-- START OF ENTRIES --

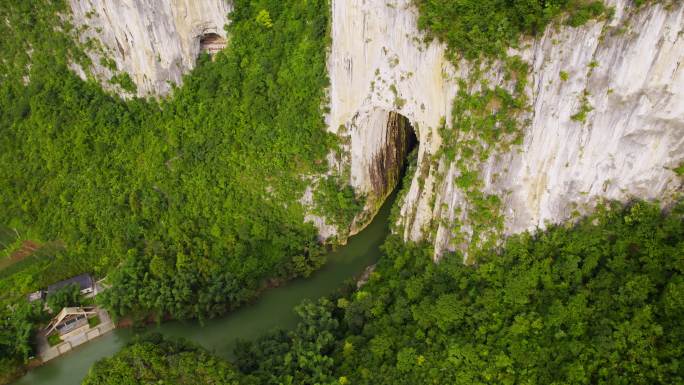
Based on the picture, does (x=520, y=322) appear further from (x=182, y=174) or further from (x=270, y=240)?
(x=182, y=174)

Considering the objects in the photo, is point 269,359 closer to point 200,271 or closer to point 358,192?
point 200,271

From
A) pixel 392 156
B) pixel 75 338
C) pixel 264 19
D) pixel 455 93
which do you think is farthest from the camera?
pixel 392 156

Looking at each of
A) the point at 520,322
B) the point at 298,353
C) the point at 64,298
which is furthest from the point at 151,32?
the point at 520,322

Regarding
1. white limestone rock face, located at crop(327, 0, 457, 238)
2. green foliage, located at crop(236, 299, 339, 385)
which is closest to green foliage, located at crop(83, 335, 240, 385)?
green foliage, located at crop(236, 299, 339, 385)

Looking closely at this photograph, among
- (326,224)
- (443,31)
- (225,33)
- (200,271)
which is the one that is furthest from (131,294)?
(443,31)

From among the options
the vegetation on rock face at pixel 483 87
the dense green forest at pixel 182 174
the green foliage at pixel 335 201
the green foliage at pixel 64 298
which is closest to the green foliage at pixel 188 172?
the dense green forest at pixel 182 174

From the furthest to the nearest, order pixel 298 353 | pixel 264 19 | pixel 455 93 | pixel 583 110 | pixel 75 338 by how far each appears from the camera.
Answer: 1. pixel 264 19
2. pixel 75 338
3. pixel 298 353
4. pixel 455 93
5. pixel 583 110

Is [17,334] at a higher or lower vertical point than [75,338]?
higher
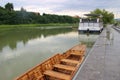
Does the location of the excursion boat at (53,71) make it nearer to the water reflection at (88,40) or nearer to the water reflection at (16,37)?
the water reflection at (88,40)

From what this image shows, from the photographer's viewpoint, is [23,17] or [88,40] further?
[23,17]

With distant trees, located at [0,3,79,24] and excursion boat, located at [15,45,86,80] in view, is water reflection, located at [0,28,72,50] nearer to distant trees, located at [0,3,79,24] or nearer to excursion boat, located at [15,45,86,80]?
excursion boat, located at [15,45,86,80]

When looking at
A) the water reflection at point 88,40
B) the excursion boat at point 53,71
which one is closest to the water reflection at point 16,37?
the water reflection at point 88,40

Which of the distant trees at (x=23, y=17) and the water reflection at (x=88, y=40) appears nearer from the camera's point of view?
the water reflection at (x=88, y=40)

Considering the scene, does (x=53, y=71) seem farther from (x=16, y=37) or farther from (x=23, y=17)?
(x=23, y=17)

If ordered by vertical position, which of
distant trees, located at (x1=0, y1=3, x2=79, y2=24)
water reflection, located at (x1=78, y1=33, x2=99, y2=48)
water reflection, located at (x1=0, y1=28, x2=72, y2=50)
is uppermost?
distant trees, located at (x1=0, y1=3, x2=79, y2=24)

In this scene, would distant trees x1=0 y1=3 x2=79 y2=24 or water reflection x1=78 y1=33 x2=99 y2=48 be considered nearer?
water reflection x1=78 y1=33 x2=99 y2=48

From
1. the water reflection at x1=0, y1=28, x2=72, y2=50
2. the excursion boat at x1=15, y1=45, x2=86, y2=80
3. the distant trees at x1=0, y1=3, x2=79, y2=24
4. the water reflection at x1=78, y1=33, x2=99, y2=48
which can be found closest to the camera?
the excursion boat at x1=15, y1=45, x2=86, y2=80

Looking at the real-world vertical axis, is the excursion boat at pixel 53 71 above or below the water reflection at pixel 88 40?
above

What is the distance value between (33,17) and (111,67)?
6920 centimetres

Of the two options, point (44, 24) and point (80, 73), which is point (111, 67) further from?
point (44, 24)

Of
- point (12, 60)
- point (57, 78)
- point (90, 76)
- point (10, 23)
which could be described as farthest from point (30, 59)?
point (10, 23)

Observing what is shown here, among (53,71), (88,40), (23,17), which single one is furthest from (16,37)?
(23,17)

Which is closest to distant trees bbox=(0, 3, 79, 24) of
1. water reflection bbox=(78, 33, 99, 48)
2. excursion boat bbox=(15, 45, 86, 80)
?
water reflection bbox=(78, 33, 99, 48)
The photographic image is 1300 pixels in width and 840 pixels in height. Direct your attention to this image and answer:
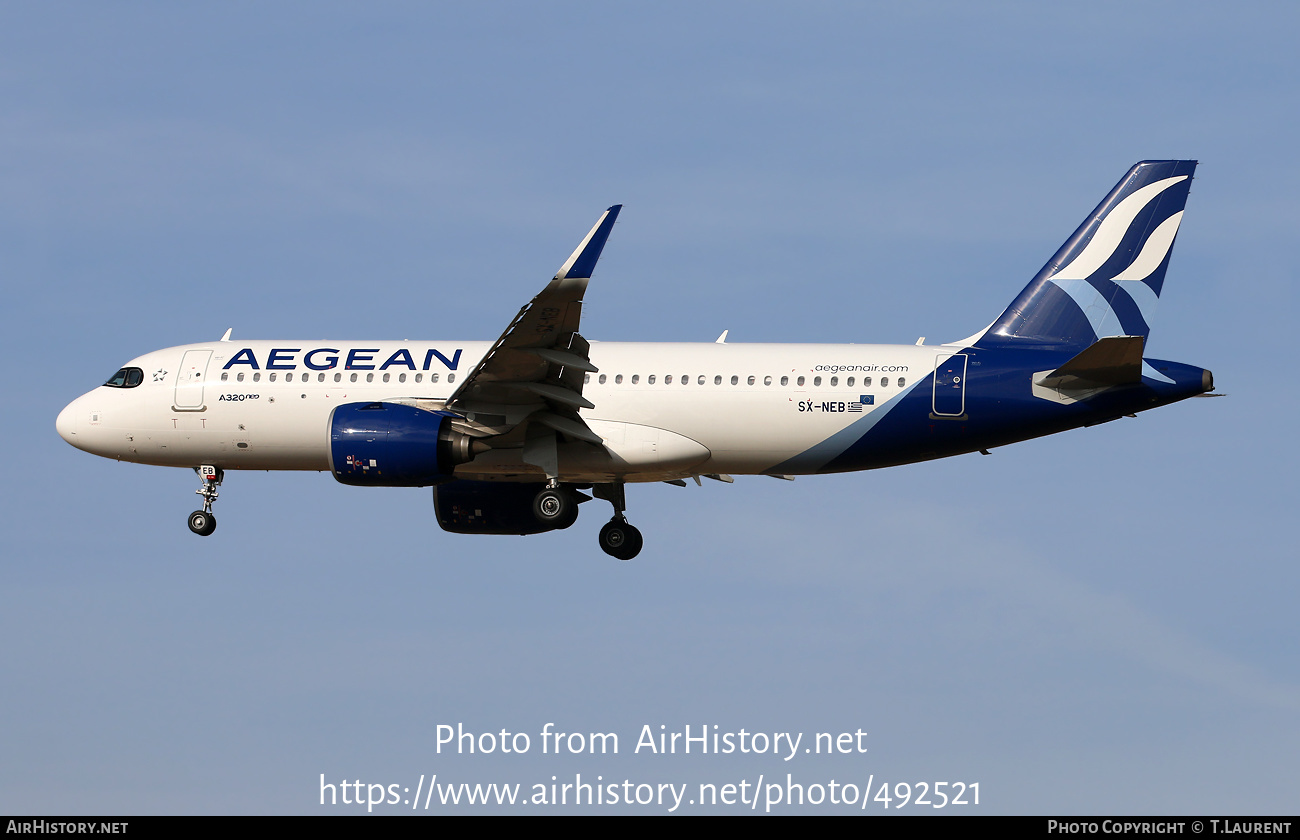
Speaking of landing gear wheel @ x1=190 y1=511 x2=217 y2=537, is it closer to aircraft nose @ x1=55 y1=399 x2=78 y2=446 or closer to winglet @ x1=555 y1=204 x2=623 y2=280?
aircraft nose @ x1=55 y1=399 x2=78 y2=446

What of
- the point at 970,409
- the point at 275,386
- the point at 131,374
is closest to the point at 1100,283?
the point at 970,409

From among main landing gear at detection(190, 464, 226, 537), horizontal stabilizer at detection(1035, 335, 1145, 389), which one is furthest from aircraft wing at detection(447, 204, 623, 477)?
horizontal stabilizer at detection(1035, 335, 1145, 389)

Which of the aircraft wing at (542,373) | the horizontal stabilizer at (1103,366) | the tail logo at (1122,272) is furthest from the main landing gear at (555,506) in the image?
the tail logo at (1122,272)

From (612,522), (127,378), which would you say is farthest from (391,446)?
(127,378)

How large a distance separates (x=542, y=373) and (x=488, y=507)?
757 cm

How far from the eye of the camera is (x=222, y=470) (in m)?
40.8

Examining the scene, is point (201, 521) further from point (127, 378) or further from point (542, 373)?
point (542, 373)

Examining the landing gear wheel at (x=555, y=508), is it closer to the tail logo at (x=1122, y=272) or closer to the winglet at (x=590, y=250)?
the winglet at (x=590, y=250)

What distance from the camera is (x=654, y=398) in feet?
124

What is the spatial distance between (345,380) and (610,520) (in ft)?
26.2

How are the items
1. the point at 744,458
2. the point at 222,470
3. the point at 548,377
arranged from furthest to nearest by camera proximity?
the point at 222,470 → the point at 744,458 → the point at 548,377

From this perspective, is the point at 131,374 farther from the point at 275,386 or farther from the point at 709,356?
the point at 709,356

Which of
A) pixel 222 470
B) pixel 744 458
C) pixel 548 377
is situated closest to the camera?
pixel 548 377

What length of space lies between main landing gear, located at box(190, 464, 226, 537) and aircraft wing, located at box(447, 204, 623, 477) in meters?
8.15
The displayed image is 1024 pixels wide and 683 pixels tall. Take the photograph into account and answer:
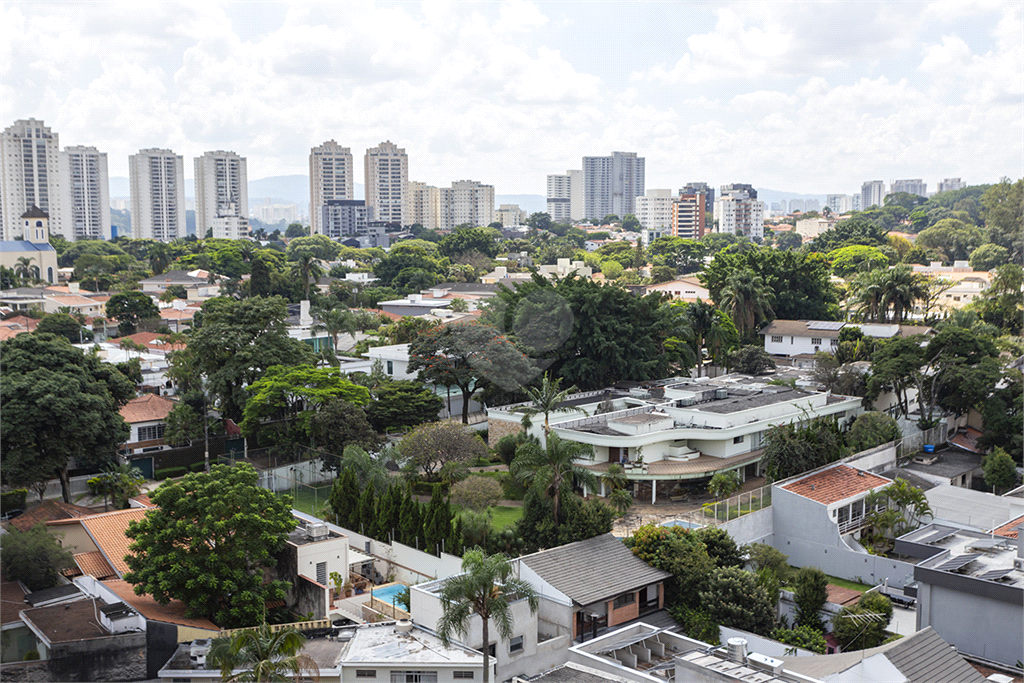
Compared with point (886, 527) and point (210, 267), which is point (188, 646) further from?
point (210, 267)

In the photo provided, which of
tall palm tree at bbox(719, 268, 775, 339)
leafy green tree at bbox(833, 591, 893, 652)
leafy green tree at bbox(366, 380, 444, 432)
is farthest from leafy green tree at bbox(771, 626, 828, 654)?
tall palm tree at bbox(719, 268, 775, 339)

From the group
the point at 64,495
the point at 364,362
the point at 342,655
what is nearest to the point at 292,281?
the point at 364,362

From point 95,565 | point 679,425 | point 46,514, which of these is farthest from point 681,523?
point 46,514

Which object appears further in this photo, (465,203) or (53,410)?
(465,203)

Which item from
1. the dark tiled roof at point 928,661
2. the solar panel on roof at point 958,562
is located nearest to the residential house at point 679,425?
the solar panel on roof at point 958,562

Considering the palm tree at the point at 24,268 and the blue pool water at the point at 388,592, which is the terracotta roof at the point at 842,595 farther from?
the palm tree at the point at 24,268

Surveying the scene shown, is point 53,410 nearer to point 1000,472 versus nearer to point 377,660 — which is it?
point 377,660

-- END OF ENTRIES --

Copy out all of the lines above word for word, leaving out the pictures.

COMPLETED TASK:
Based on the picture, does (x=520, y=322) appear further from (x=182, y=174) or further from (x=270, y=240)?
(x=182, y=174)

Considering the objects in the photo, is point 269,359 closer to point 200,271 or closer to point 358,192?
point 200,271

From
A) pixel 392 156
B) pixel 75 338
C) pixel 264 19
D) pixel 455 93
which do you think is farthest from the camera?
pixel 392 156

Looking at each of
A) the point at 520,322
B) the point at 298,353
C) the point at 64,298
which is furthest from the point at 151,32?
the point at 520,322

Regarding
1. white limestone rock face, located at crop(327, 0, 457, 238)
2. green foliage, located at crop(236, 299, 339, 385)
which is closest to green foliage, located at crop(83, 335, 240, 385)?
green foliage, located at crop(236, 299, 339, 385)

Looking closely at this photograph, among
- (326,224)
- (443,31)
- (225,33)
- (200,271)
which is the one that is furthest from (131,294)?
(443,31)

From among the options
the vegetation on rock face at pixel 483 87
the dense green forest at pixel 182 174
the green foliage at pixel 335 201
the green foliage at pixel 64 298
which is closest to the green foliage at pixel 188 172?
the dense green forest at pixel 182 174

From the furthest to the nearest, order pixel 298 353 | pixel 264 19 | pixel 455 93 | pixel 583 110 | pixel 75 338 by how far each appears from the camera.
Answer: 1. pixel 264 19
2. pixel 75 338
3. pixel 298 353
4. pixel 455 93
5. pixel 583 110

Is [17,334] at a higher or lower vertical point than [75,338]?
higher
Does the location of the excursion boat at (53,71) make it nearer to the water reflection at (88,40) or nearer to the water reflection at (16,37)?
the water reflection at (88,40)

From what this image shows, from the photographer's viewpoint, is [23,17] or [88,40] further?
[23,17]

With distant trees, located at [0,3,79,24] and excursion boat, located at [15,45,86,80] in view, is water reflection, located at [0,28,72,50] nearer to distant trees, located at [0,3,79,24] or nearer to excursion boat, located at [15,45,86,80]?
excursion boat, located at [15,45,86,80]

When looking at
A) the water reflection at point 88,40
B) the excursion boat at point 53,71
which one is closest to the water reflection at point 16,37?
the water reflection at point 88,40

Which of the distant trees at (x=23, y=17) and the water reflection at (x=88, y=40) appears nearer from the camera's point of view?
the water reflection at (x=88, y=40)

Considering the scene, does (x=53, y=71) seem farther from (x=16, y=37) or farther from (x=23, y=17)?
(x=23, y=17)

If ordered by vertical position, which of
distant trees, located at (x1=0, y1=3, x2=79, y2=24)
water reflection, located at (x1=78, y1=33, x2=99, y2=48)
water reflection, located at (x1=0, y1=28, x2=72, y2=50)
is uppermost?
distant trees, located at (x1=0, y1=3, x2=79, y2=24)

In this scene, would distant trees x1=0 y1=3 x2=79 y2=24 or water reflection x1=78 y1=33 x2=99 y2=48 be considered nearer?
water reflection x1=78 y1=33 x2=99 y2=48

From
1. the water reflection at x1=0, y1=28, x2=72, y2=50
2. the excursion boat at x1=15, y1=45, x2=86, y2=80
3. the distant trees at x1=0, y1=3, x2=79, y2=24
4. the water reflection at x1=78, y1=33, x2=99, y2=48
which can be found closest to the camera?
the excursion boat at x1=15, y1=45, x2=86, y2=80

Looking at the real-world vertical axis, is the excursion boat at pixel 53 71 above or below the water reflection at pixel 88 40?
above

What is the distance value between (33,17) and (111,67)?
6920 centimetres

Of the two options, point (44, 24) and point (80, 73), which is point (111, 67) further from?
point (44, 24)

Of
- point (12, 60)
- point (57, 78)
- point (90, 76)
- point (10, 23)
which could be described as farthest from point (30, 59)?
point (10, 23)

Observing what is shown here, among (53,71), (88,40), (23,17), which single one is furthest from (16,37)?
(23,17)

Which is closest to distant trees bbox=(0, 3, 79, 24) of
1. water reflection bbox=(78, 33, 99, 48)
2. excursion boat bbox=(15, 45, 86, 80)
?
water reflection bbox=(78, 33, 99, 48)
The photographic image is 1300 pixels in width and 840 pixels in height. Direct your attention to this image and answer:
Speaking of landing gear wheel @ x1=190 y1=511 x2=217 y2=537, is it closer to aircraft nose @ x1=55 y1=399 x2=78 y2=446 or closer to winglet @ x1=555 y1=204 x2=623 y2=280?
aircraft nose @ x1=55 y1=399 x2=78 y2=446

What of
- the point at 970,409
- the point at 275,386
- the point at 131,374
is closest to the point at 1100,283?
the point at 970,409

From among main landing gear at detection(190, 464, 226, 537), horizontal stabilizer at detection(1035, 335, 1145, 389), which one is furthest from aircraft wing at detection(447, 204, 623, 477)?
horizontal stabilizer at detection(1035, 335, 1145, 389)

Which of the aircraft wing at (542,373) | the horizontal stabilizer at (1103,366) | the tail logo at (1122,272) is furthest from the main landing gear at (555,506) in the image?
the tail logo at (1122,272)

From (612,522), (127,378), which would you say is farthest from (391,446)?
(127,378)

How large a distance separates (x=542, y=373) and (x=488, y=507)?
757 cm

How far from the eye of the camera is (x=222, y=470) (in m)?
40.8

Examining the scene, is point (201, 521) further from point (127, 378) or further from point (542, 373)?
point (542, 373)

Examining the landing gear wheel at (x=555, y=508), is it closer to the tail logo at (x=1122, y=272) or closer to the winglet at (x=590, y=250)?
the winglet at (x=590, y=250)

What distance from the camera is (x=654, y=398) in feet?
124

What is the spatial distance between (345,380) and (610,520) (in ft)?
26.2

How are the items
1. the point at 744,458
2. the point at 222,470
3. the point at 548,377
arranged from furthest to nearest by camera proximity?
the point at 222,470 → the point at 744,458 → the point at 548,377

From this perspective, is the point at 131,374 farther from the point at 275,386 or farther from the point at 709,356?
the point at 709,356

Which of
A) pixel 222 470
B) pixel 744 458
C) pixel 548 377
is situated closest to the camera?
pixel 548 377

What length of space lies between main landing gear, located at box(190, 464, 226, 537) and aircraft wing, located at box(447, 204, 623, 477) in meters?
8.15
The displayed image is 1024 pixels wide and 683 pixels tall. Take the photograph into account and answer:
Compared with point (886, 527) and point (210, 267), which is point (188, 646) further from?
point (210, 267)

In the photo provided, which of
tall palm tree at bbox(719, 268, 775, 339)
leafy green tree at bbox(833, 591, 893, 652)
leafy green tree at bbox(366, 380, 444, 432)
is farthest from leafy green tree at bbox(771, 626, 828, 654)?
tall palm tree at bbox(719, 268, 775, 339)

From the group
the point at 64,495
the point at 364,362
the point at 342,655
what is nearest to the point at 292,281?
the point at 364,362

From point 95,565 | point 679,425 | point 46,514, which of these is farthest from point 681,523?
point 46,514

Which object appears further in this photo, (465,203) or (53,410)?
(465,203)

Which item from
1. the dark tiled roof at point 928,661
2. the solar panel on roof at point 958,562
is located nearest to the residential house at point 679,425?
the solar panel on roof at point 958,562

Considering the palm tree at the point at 24,268 and the blue pool water at the point at 388,592, which is the terracotta roof at the point at 842,595 farther from?
the palm tree at the point at 24,268

Surveying the scene shown, is point 53,410 nearer to point 1000,472 versus nearer to point 377,660 — which is it?
point 377,660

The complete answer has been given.